Requirement
Copy out the part of the rows that opens with the line containing "What is the measured gap" and runs through the end of the rows, both ends included.

--- begin Information given ---

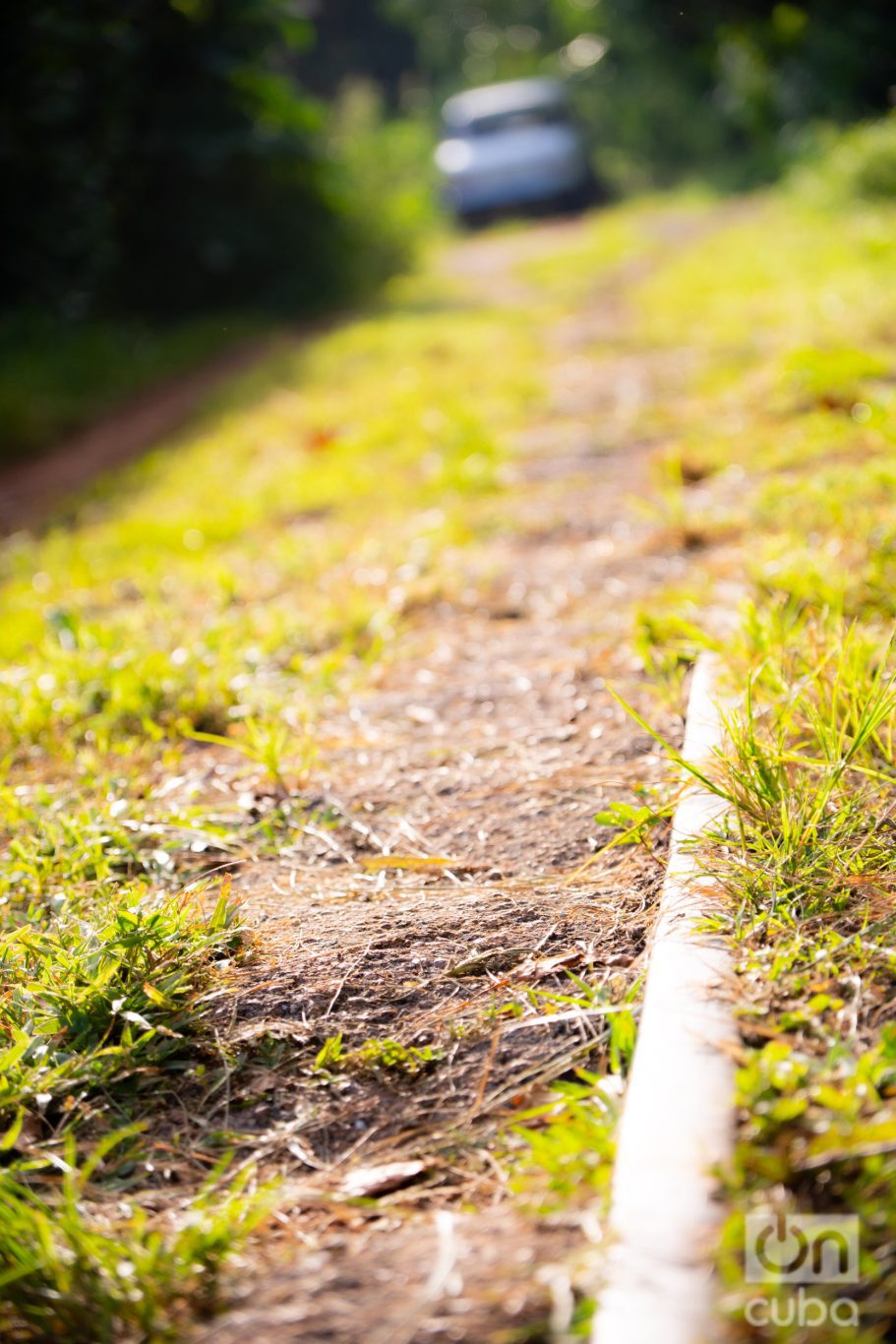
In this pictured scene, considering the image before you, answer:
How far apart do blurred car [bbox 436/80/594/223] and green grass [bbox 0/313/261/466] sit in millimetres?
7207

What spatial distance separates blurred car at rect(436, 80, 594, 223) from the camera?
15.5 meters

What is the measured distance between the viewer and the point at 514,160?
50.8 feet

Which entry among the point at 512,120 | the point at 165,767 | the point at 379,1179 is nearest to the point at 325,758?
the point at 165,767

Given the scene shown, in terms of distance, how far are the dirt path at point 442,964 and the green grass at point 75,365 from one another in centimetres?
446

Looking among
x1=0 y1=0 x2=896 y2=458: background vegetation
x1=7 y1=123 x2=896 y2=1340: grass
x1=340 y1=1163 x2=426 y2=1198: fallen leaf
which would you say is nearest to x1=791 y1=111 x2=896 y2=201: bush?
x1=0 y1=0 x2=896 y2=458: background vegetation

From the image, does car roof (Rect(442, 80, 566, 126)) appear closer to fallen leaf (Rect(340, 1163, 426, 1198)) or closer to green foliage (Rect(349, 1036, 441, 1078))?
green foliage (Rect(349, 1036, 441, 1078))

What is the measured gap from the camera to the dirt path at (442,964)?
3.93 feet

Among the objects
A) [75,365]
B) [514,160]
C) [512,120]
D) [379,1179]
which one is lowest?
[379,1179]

--- end Information given ---

Solution to this problem
What is the measured gap from the camera to the dirt path at (442,964)?
3.93 feet

Among the objects
A) [75,365]
B) [514,160]
C) [512,120]
D) [379,1179]
which one is lowest?
[379,1179]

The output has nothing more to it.